Substitute and solve for Ka.
To find the equilibrium constant (Ka) for a weak monoprotic acid that is partially dissociated, we need to use the equation for percent dissociation:
%Dissociation = (Amount dissociated / Initial concentration) × 100
Given that the acid is 3.0% dissociated, it means that 3.0% of the initial concentration has dissociated into its ions.
Let's assume the initial concentration of the acid is [HA], and the amount dissociated is [A-].
%Dissociation = ([A-] / [HA]) × 100
3.0% = ([A-] / [HA]) × 100
Now, since the acid is monoprotic, the moles of HA that dissociate will equal the moles of A- formed.
Since the initial concentration of HA is given as 0.010 M, we can convert 3.0% to decimal form (0.030) and substitute the values into the equation:
0.030 = ([A-] / 0.010) × 100
Simplifying the equation, we get:
0.030 = 10 × [A-]
Dividing both sides of the equation by 10:
0.003 = [A-]
Now, we know the concentration of the dissociated species [A-]. However, since the solution contains a weak acid, it will still have a significant amount of undissociated species [HA].
To find the equilibrium constant Ka, we can write the equilibrium expression for the dissociation reaction:
HA ⇌ H+ + A-
Ka = [H+][A-] / [HA]
Given that [A-] = 0.003 and [HA] = 0.010, we can substitute these values into the equation to calculate Ka:
Ka = (0.003)(0.003) / 0.010
Ka = 0.000009 / 0.010
Ka = 0.0009
Therefore, the equilibrium constant (Ka) for this weak monoprotic acid is 0.0009.
To find the equilibrium constant (Ka) for a weak acid, you need to use the concentration of the acid and the percent dissociation.
The percent dissociation of the acid is given as 3.0%. This means that 3.0% of the initial concentration of the acid has dissociated into H+ ions and its conjugate base.
First, let's convert the percent dissociation to decimal form. The percent dissociation of 3.0% can be written as 0.030.
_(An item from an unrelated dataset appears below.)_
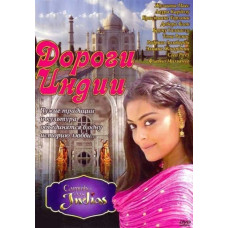 Дороги Индии [12 DVD]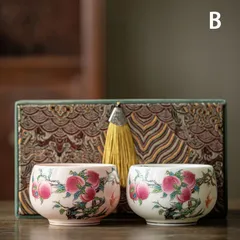 【新品・未使用】 2客セット 磁器 茶杯 湯のみ 湯呑み お茶 カップ コップ おしゃれ 来客用 お茶用品 ティーウェア 贈り物にも 食洗機対応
The concentration of the acid, [HA], can be calculated as follows:
[HA] = Initial concentration - Dissociated concentration
[HA] = 0.010 M - (0.030 * 0.010 M)
[HA] = 0.010 M - 0.0003 M
[HA] = 0.0097 M
Now, let's calculate the concentration of H+ ions in the solution. Since the acid is monoprotic, the concentration of H+ ions will be equal to the percent dissociation:
[H+] = 0.030 * 0.010 M
[H+] = 0.0003 M
Using the equilibrium equation for the dissociation of the acid:
HA ⇌ H+ + A-
The equilibrium constant (Ka) can be expressed as the ratio of the concentration of the products to the concentration of the reactants:
Ka = [H+][A-] / [HA]
Substituting the given values:
Ka = (0.0003 M) / (0.0097 M)
Calculating this value:
Ka ≈ 0.0309
Therefore, the equilibrium constant (Ka) for this acid is approximately 0.0309.